| PROBLEM DETAILS |
Answer these questions using the text below on Felipe Alessandri.
(a) Who preceded him as mayor of Santiago?
(b) In what year did he lose the municipal elections, and to whom?
(c) What profession does the text list for him?

| TEXT SHOWN |
►
Mayor of Lo Barnechea
- Incumbent
- Assumed office December 6, 2024
- Preceded by: Cristóbal Lira

Mayor of Santiago
- In office December 6, 2016 – June 28, 2021
- Preceded by: Carolina Tohá
- Succeeded by: Irací Hassler

Personal details
- Born: February 4, 1975 (age 51)^{[citation needed]} Las Condes, Chile
- Party: National Renewal (2004–present)
- Parent(s): Gustavo Alessandri Valdés Constanza Vergara
- Relatives: Jorge Alessandri Vergara (brother)
- Education: Finis Terrae University
- Occupation: Politician
- Profession: Lawyer

= Felipe Alessandri =

Chilean politician

Felipe Alessandri Vergara (born February 4, 1975) is a Chilean politician who is the mayor elect of Lo Barnechea and previously served as mayor of the commmune of Santiago. He is militant of centre-right party National Renewal (RN).

== Early life ==
He was born on February 4, 1975, in Las Condes, Chile, and grew up in what is now Lo Barnechea.

==Political career==
In 2016, he won the municipal elections to Carolina Tohá from centre-left party Party for Democracy (PPD).

In 2021, he lost the municipal elections against leftist economist Irací Hassler from Communist Party.
◄
| Records in a dataset |
►
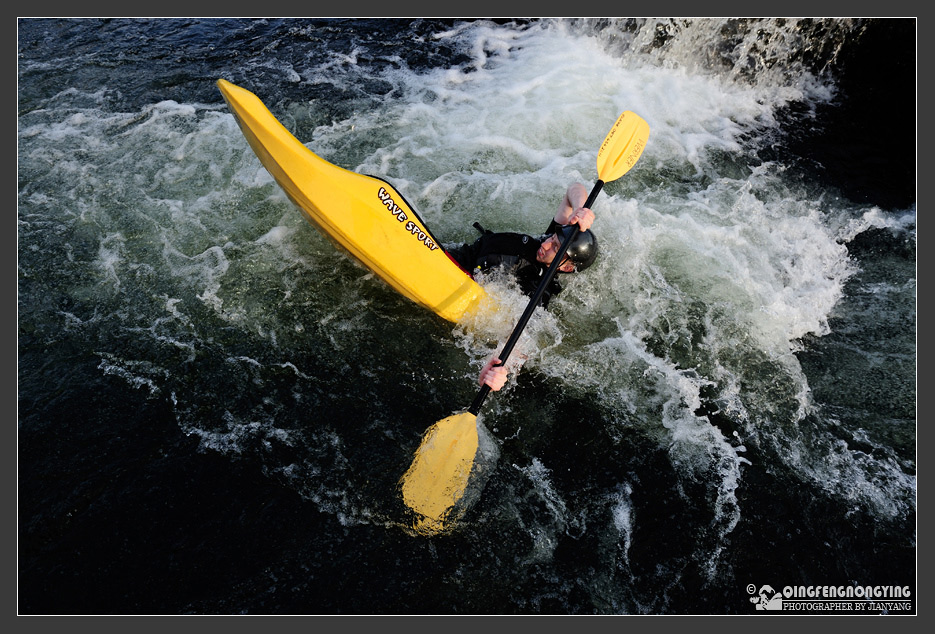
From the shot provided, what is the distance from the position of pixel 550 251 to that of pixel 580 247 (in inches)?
8.4

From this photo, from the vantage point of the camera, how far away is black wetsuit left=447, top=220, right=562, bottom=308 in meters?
4.23

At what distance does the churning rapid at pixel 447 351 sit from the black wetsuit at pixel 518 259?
0.53 feet

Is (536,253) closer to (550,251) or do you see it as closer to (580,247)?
(550,251)

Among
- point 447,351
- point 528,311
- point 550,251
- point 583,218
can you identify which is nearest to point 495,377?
point 528,311

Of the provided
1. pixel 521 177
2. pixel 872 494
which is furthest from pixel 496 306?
pixel 872 494

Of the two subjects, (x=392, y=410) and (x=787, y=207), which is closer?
(x=392, y=410)

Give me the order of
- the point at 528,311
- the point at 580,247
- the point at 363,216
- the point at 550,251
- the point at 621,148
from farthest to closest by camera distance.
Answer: the point at 621,148 → the point at 550,251 → the point at 580,247 → the point at 363,216 → the point at 528,311

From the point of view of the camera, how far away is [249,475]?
3.32m

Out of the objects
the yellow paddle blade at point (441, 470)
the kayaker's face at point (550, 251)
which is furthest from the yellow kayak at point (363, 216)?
the yellow paddle blade at point (441, 470)

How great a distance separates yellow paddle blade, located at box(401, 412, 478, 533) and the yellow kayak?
0.93 m

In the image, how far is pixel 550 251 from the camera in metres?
4.12

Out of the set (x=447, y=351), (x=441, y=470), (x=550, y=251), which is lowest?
(x=441, y=470)

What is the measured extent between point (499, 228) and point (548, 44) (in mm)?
3503

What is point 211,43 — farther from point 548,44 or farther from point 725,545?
point 725,545
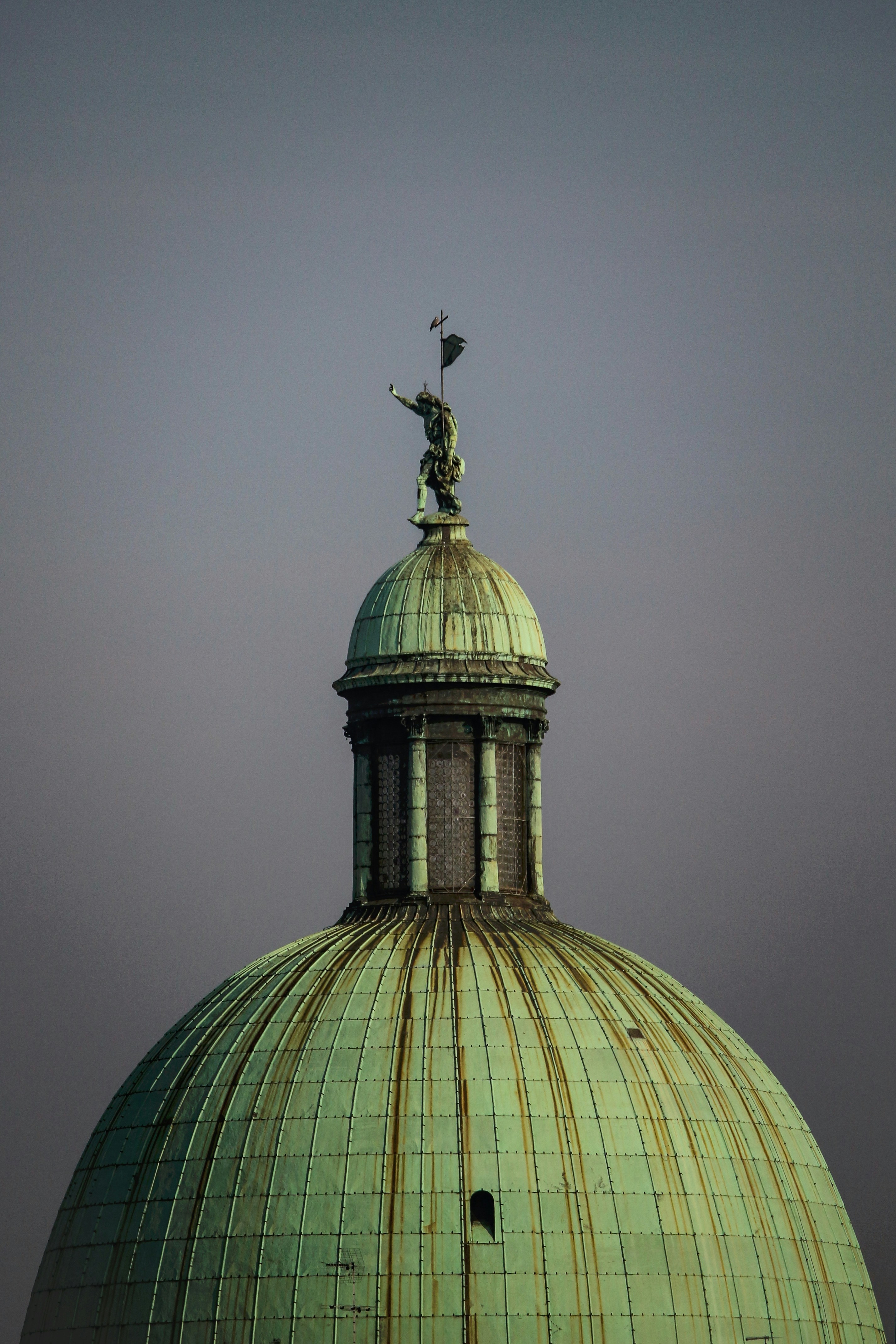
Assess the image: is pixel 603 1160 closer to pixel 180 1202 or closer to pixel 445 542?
pixel 180 1202

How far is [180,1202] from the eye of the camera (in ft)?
246

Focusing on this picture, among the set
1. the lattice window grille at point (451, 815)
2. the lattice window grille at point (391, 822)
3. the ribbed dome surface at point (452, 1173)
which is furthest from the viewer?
the lattice window grille at point (391, 822)

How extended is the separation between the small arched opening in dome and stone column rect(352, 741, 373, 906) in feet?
33.5

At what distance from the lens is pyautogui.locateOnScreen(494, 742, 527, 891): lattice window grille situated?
3223 inches

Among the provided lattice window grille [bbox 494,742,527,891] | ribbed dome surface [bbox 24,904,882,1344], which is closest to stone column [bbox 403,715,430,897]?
ribbed dome surface [bbox 24,904,882,1344]

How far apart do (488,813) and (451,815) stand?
0.85m

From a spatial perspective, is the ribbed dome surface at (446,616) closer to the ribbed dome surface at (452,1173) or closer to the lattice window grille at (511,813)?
the lattice window grille at (511,813)

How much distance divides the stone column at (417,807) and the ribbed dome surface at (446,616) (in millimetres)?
1575

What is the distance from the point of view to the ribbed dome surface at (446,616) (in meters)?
81.3

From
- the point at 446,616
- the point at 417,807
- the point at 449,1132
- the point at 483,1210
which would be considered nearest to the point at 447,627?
the point at 446,616

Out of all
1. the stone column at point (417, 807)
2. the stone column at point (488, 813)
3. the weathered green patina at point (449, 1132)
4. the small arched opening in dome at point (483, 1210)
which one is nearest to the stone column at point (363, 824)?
the weathered green patina at point (449, 1132)

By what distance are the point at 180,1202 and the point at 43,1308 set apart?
4.47 metres

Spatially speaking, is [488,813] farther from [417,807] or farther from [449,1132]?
[449,1132]

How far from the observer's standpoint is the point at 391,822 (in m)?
82.2
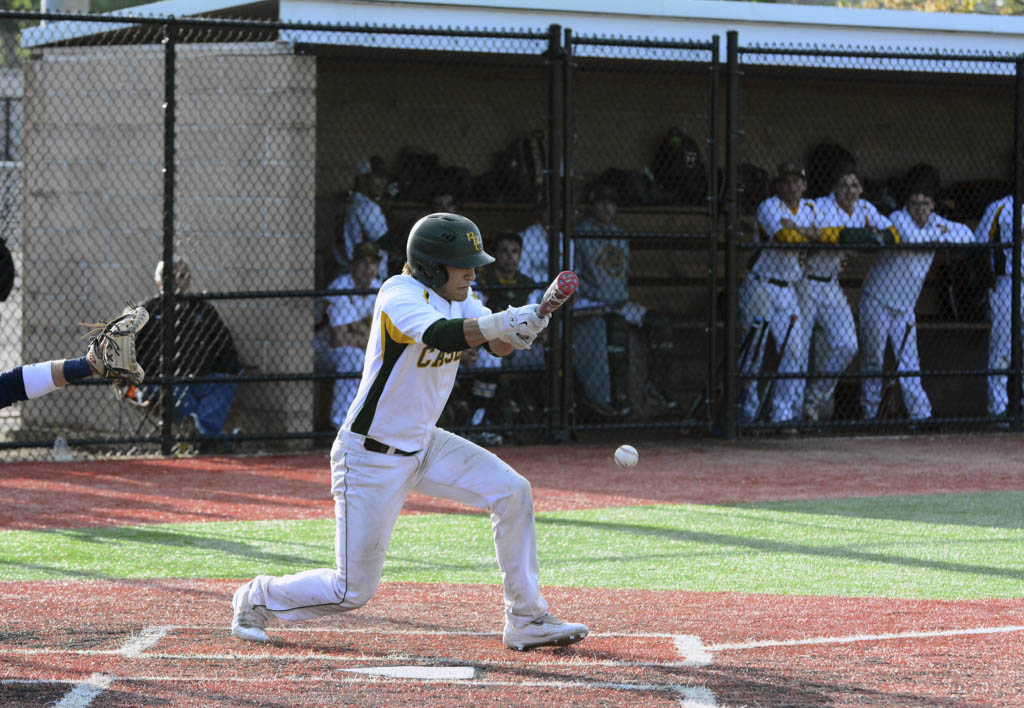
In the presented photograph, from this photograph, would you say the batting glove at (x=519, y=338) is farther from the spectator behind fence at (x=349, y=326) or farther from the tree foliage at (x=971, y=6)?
the tree foliage at (x=971, y=6)

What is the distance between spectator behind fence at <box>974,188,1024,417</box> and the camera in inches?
462

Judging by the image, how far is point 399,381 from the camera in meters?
4.69

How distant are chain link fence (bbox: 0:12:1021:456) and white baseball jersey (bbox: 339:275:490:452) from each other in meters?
5.02

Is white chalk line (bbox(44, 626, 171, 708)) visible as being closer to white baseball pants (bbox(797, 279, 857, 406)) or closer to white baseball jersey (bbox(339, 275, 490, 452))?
white baseball jersey (bbox(339, 275, 490, 452))

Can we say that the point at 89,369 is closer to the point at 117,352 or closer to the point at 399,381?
the point at 117,352

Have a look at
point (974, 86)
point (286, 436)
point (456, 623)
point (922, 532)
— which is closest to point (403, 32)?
point (286, 436)

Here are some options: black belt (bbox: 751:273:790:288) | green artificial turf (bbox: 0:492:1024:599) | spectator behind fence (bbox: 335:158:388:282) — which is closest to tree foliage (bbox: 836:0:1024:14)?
black belt (bbox: 751:273:790:288)

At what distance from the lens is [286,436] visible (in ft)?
32.5

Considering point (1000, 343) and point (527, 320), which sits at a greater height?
point (527, 320)

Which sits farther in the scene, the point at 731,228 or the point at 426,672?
the point at 731,228

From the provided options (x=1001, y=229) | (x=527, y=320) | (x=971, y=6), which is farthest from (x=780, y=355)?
(x=971, y=6)

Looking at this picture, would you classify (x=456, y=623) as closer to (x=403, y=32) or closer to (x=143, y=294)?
(x=403, y=32)

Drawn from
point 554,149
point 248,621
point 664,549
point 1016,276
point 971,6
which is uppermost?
point 971,6

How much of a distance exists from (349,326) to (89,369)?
18.0 ft
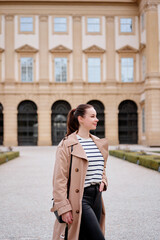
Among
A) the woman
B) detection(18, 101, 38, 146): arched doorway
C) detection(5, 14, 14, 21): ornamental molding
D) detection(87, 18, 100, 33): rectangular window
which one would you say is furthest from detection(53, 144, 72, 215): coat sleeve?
detection(5, 14, 14, 21): ornamental molding

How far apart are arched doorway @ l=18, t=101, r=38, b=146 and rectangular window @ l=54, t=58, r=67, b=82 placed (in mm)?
3690

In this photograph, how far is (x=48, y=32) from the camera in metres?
35.2

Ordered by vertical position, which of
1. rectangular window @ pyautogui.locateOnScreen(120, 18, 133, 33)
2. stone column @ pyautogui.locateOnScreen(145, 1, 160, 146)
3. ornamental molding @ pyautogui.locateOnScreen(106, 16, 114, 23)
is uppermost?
ornamental molding @ pyautogui.locateOnScreen(106, 16, 114, 23)

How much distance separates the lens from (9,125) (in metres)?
34.5

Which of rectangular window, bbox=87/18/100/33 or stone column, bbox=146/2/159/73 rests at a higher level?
rectangular window, bbox=87/18/100/33

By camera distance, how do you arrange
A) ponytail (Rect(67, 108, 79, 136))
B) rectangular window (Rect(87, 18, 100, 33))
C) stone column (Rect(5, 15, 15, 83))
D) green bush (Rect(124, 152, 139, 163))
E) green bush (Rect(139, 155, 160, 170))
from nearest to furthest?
ponytail (Rect(67, 108, 79, 136)) < green bush (Rect(139, 155, 160, 170)) < green bush (Rect(124, 152, 139, 163)) < stone column (Rect(5, 15, 15, 83)) < rectangular window (Rect(87, 18, 100, 33))

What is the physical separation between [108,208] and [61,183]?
12.6ft

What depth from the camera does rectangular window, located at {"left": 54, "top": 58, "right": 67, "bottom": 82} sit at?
35.1m

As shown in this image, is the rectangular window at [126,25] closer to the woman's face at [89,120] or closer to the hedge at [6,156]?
the hedge at [6,156]

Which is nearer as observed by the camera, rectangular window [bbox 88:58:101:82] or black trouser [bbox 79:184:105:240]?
black trouser [bbox 79:184:105:240]

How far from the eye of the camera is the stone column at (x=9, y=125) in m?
34.4

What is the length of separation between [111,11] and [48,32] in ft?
21.7

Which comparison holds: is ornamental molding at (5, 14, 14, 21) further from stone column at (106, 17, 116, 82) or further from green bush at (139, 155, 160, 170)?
green bush at (139, 155, 160, 170)

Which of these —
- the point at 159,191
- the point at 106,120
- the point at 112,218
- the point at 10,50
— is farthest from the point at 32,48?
the point at 112,218
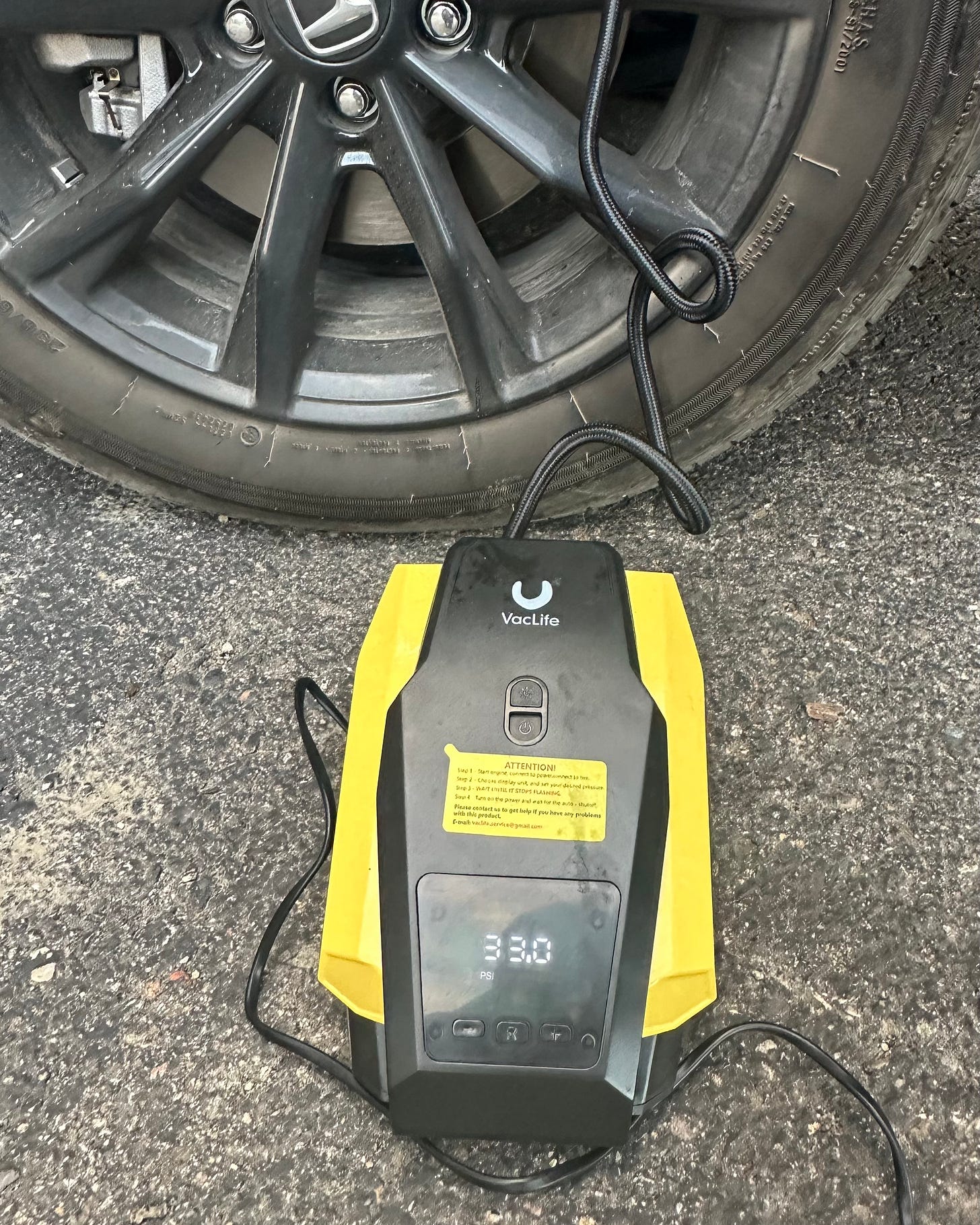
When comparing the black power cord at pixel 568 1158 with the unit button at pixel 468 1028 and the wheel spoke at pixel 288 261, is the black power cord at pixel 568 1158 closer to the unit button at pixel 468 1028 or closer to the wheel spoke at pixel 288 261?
◄
| WRITTEN RESPONSE |
(a) Carolina Tohá
(b) 2021, to Irací Hassler
(c) Lawyer